▶ _WHAT IS ASKED_
Please convert the stretch of records from the line containing "What is the" through the end of the records into a Markdown table with the columns No. and Line. Give each line its own row number and leave out blank lines.
[START]
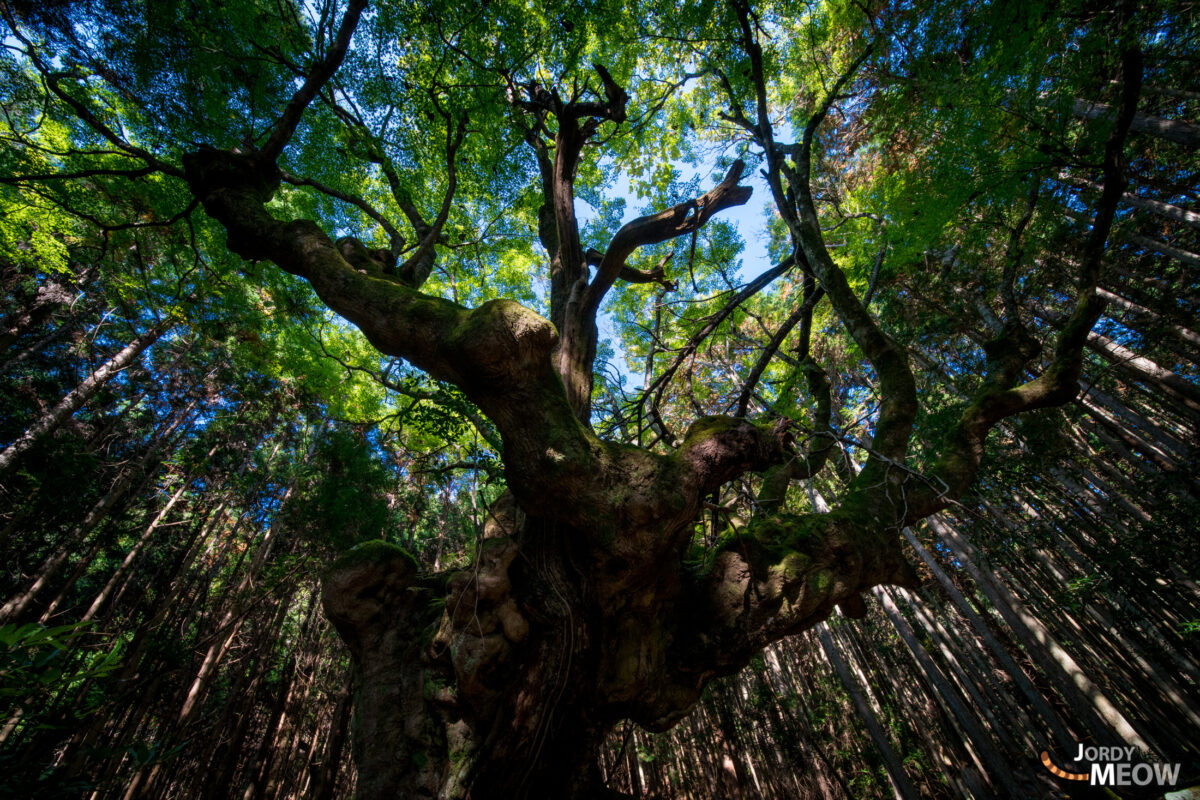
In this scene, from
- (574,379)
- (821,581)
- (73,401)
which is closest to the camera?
(821,581)

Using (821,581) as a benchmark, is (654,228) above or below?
above

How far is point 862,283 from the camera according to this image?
6.73 m

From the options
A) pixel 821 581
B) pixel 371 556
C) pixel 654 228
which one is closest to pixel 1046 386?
pixel 821 581

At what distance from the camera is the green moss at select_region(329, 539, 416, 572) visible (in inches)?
107

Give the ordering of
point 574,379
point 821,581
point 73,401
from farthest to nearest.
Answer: point 73,401 → point 574,379 → point 821,581

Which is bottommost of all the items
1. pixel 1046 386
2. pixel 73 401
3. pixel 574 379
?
pixel 1046 386

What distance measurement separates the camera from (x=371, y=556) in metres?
2.79

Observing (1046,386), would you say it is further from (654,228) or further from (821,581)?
(654,228)

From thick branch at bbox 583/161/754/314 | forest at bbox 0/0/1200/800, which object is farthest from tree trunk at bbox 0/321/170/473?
thick branch at bbox 583/161/754/314

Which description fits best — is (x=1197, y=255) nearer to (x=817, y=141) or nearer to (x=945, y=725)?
(x=817, y=141)

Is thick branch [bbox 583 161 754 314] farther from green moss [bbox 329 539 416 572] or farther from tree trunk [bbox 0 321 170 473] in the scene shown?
tree trunk [bbox 0 321 170 473]

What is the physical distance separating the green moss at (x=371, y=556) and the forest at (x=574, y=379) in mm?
31

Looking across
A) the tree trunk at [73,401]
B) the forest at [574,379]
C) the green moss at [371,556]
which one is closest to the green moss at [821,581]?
the forest at [574,379]

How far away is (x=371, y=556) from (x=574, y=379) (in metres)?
1.85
[END]
▶ _FULL RESPONSE_
| No. | Line |
|---|---|
| 1 | What is the physical distance separating the green moss at (x=371, y=556) and the forest at (x=574, y=379) in mm? |
| 2 | 31 |
| 3 | Looking across |
| 4 | A) the tree trunk at [73,401] |
| 5 | B) the forest at [574,379] |
| 6 | C) the green moss at [371,556] |
| 7 | which one is closest to the green moss at [821,581]? |
| 8 | the forest at [574,379] |
| 9 | How far away is (x=371, y=556) from (x=574, y=379) (in metres)? |
| 10 | 1.85 |